*Page excerpt*.
⟨

6 April 2009
Today we packed up and headed south to the small fishing village of San Juan del Oriente. Before leaving I made a quick visit to the market in downtown Granada where the Nicas, not the tourists, shop. In my travels, I find these kinds of places a truer picture of where I'm visiting, and this was no exception. I never photograph in these public areas because you never know who might be offended, but it's wonderful to weave through the usually tight little aisles, looking at the food, supplies, and clothing for sale. The people are all very busy trying to sell their wares, cooking made-to-order tortillas, mixing herbs and natural medicines, talking with their friends in the next stall--all very vibrant and alive. I got much more of the feel of what life is like everyday for Granadians, sites that the tourist markets and fancy hotels can't possibly show us.

⟩

*What to do*. Write the next part of the travel journal entry about the Granada market and the trip south, starting right after its last sentence. The records have no connection to the journal entry above.

*Raw data*.
⟨

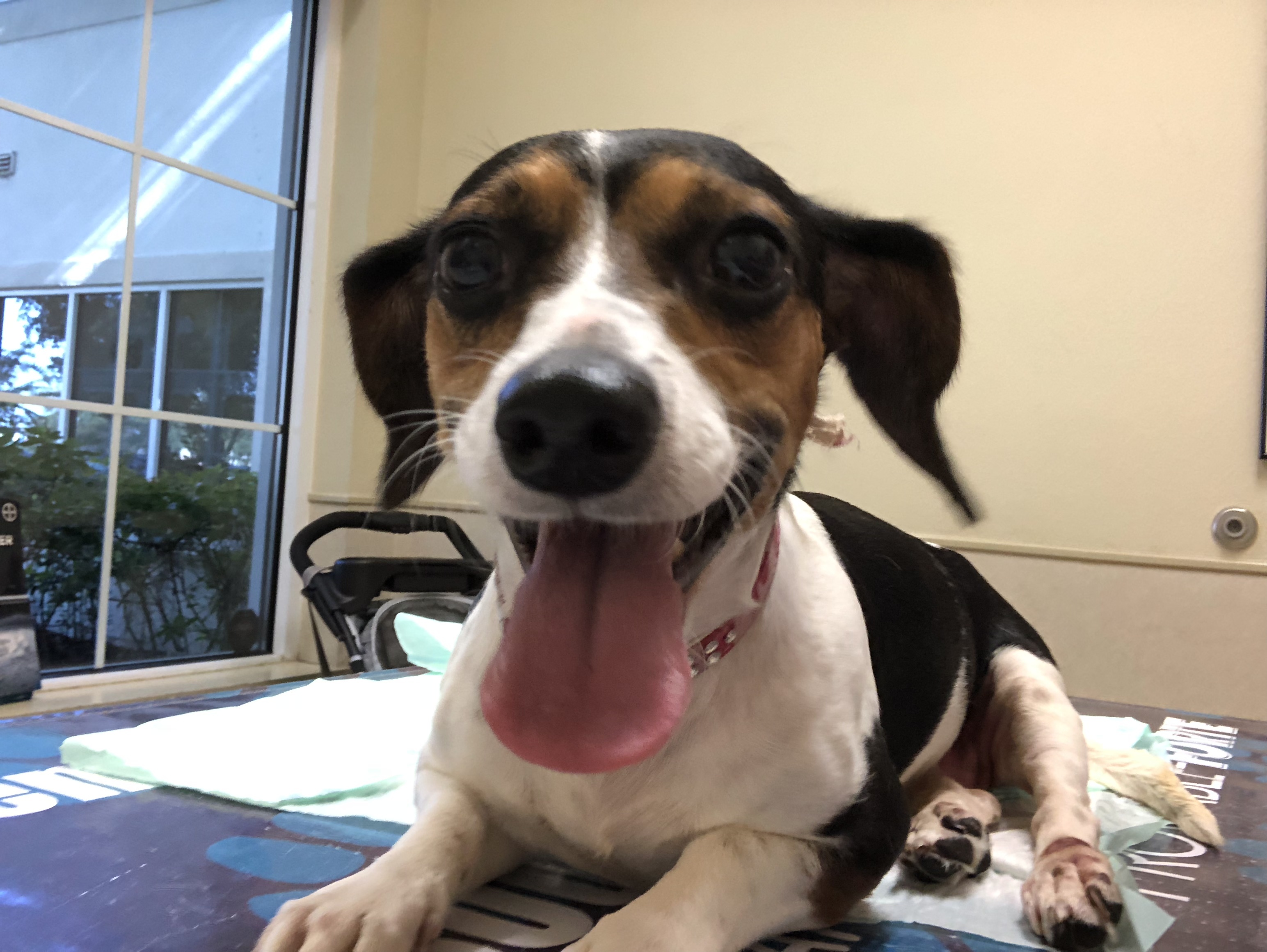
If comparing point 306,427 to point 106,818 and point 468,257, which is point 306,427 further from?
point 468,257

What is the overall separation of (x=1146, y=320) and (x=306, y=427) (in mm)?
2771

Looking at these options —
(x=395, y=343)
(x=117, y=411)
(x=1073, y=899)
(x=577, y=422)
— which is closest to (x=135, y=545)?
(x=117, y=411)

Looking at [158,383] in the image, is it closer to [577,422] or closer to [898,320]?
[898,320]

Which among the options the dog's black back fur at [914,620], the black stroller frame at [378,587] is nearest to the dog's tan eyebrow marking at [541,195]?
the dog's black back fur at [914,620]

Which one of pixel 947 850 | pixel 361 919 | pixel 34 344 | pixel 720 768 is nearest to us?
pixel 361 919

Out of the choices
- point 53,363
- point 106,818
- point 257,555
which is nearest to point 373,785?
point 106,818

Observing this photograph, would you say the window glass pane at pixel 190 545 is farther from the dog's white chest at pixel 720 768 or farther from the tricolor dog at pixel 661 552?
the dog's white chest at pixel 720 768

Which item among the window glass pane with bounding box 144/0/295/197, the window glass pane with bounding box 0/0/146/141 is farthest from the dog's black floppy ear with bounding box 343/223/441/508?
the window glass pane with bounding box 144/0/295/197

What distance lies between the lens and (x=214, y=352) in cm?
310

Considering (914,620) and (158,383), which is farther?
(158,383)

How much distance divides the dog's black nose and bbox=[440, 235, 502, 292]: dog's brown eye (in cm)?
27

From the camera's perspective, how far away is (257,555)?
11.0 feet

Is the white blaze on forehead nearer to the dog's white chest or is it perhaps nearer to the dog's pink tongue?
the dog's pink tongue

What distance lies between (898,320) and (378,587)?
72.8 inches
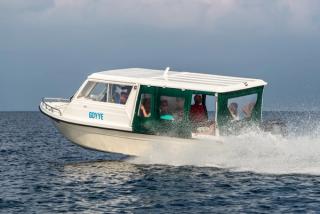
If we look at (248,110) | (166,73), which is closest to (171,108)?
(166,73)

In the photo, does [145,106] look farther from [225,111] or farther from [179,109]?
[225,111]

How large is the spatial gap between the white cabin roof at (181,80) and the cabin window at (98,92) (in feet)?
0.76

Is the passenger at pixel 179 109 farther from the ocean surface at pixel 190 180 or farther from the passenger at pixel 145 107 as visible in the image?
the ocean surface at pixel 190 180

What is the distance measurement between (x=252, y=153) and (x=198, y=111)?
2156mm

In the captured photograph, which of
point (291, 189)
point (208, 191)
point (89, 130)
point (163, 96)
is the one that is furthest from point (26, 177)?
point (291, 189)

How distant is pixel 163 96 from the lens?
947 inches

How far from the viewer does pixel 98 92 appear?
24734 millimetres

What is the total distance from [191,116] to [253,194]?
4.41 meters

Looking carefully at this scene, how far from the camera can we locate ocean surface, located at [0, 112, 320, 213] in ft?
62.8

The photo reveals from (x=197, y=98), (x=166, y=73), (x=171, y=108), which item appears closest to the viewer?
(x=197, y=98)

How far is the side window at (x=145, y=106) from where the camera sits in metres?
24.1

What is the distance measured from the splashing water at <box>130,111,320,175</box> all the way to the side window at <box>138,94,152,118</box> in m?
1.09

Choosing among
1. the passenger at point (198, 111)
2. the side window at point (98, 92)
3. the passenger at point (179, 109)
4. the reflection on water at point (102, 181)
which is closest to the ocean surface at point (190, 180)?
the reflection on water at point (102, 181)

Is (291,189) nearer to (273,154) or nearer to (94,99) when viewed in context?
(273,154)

⟩
⟨

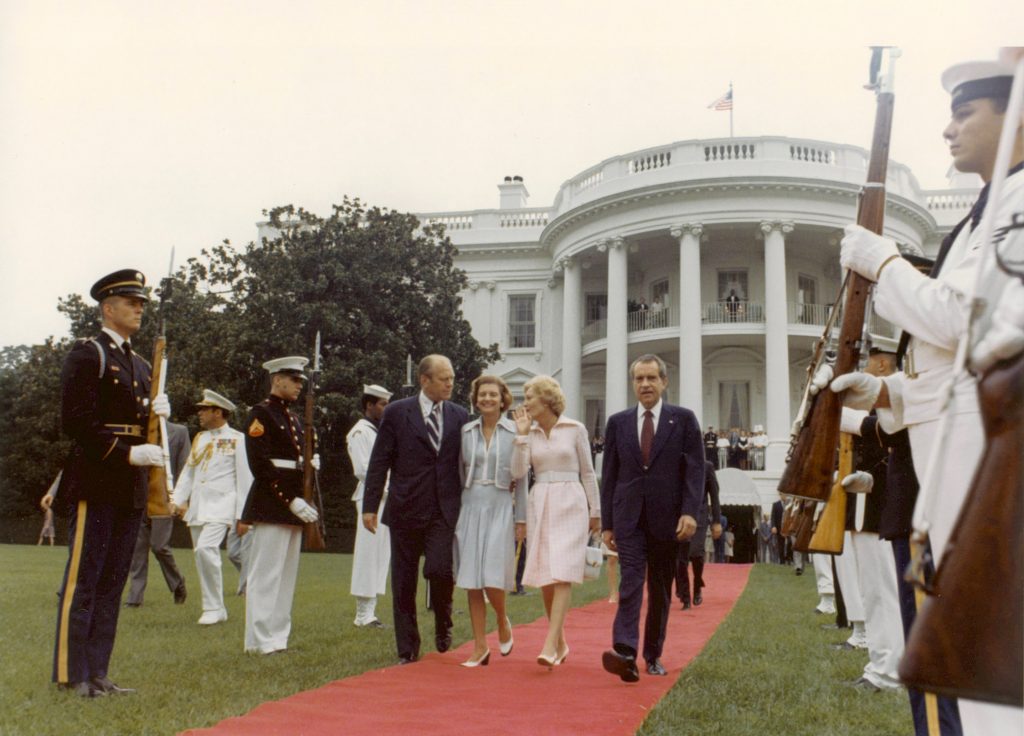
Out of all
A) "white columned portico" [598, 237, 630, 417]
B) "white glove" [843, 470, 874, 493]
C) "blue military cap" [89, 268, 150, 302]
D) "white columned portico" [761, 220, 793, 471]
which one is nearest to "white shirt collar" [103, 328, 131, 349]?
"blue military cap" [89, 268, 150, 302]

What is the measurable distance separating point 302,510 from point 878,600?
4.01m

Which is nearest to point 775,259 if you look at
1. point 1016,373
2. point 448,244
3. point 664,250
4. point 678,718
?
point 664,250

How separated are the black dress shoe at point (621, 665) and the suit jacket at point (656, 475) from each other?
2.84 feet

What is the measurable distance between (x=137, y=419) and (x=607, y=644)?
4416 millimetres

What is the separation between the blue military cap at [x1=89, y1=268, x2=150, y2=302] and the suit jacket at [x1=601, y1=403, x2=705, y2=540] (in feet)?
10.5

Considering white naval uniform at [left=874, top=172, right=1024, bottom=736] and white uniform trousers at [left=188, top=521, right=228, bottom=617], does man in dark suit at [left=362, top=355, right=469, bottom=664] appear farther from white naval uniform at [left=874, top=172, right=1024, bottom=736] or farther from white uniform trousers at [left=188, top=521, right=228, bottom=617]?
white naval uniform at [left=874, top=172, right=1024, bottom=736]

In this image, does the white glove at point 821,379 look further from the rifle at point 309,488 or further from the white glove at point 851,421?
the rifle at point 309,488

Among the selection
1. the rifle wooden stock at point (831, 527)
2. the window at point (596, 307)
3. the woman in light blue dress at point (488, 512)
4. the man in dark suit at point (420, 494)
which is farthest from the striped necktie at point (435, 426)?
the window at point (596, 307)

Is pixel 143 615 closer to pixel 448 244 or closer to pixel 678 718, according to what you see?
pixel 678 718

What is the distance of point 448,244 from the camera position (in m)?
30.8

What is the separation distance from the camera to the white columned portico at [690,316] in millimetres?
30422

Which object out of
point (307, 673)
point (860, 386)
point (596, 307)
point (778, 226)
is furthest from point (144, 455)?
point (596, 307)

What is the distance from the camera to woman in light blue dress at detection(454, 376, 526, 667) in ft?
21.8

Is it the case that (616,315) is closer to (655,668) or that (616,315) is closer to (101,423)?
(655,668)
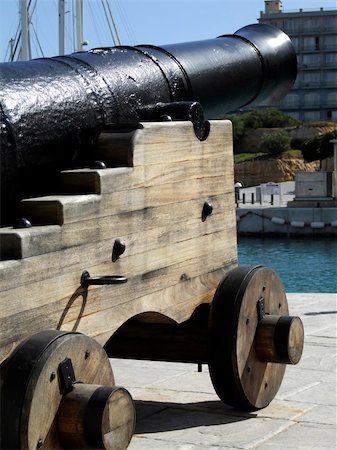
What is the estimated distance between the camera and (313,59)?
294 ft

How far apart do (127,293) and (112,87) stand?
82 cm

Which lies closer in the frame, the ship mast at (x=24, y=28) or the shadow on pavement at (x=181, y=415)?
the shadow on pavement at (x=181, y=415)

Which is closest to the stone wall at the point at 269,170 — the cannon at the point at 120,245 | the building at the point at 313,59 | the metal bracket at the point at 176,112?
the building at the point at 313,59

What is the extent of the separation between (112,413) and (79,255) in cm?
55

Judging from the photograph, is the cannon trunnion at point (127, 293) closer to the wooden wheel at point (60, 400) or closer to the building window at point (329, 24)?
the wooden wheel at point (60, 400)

⟩

*Written response*.
San Juan is close to the border, a small fishing village surrounded by tall cliffs. I don't know how to describe the resort we were in except to say that we referred to it the rest of the time as the OMG resort and said thanks to Elon and Linda every hour! Its official name is Piedras y Olas (rocks and waves), and we all thought we'd died and gone to heaven, and actually quite reasonable during non-holiday seasons. Of course you have to factor in a flight to Managua. . . . Some of the girls are already planning honeymoons here, and it's on my list of places to revisit. Our large group was divided into four smaller groups: the 6 guys, the 10 girls into 2 groups, and Carmen (our Meso representative) and me. Each group had its own casita (little house--although they weren't very little), complete with kitchen, views, porches--absolutely beautiful in every aspect. The only drawback--or not, according to whom you talk--are the stairs--hundreds of them. We all certainly got our exercise. I took many pictures of the architectural elements to steal later! But more than being an incredibly beautiful place with gorgeous gardens and views, this place supports various community resources through its Brugger foundation and runs an animal habitat for rescued animals, including cats, dogs, and monkeys, that could not live any other way. It's one thing to create a beautiful place for people to enjoy, but an entirely other thing to help the community and animals in addition to catering to tourists.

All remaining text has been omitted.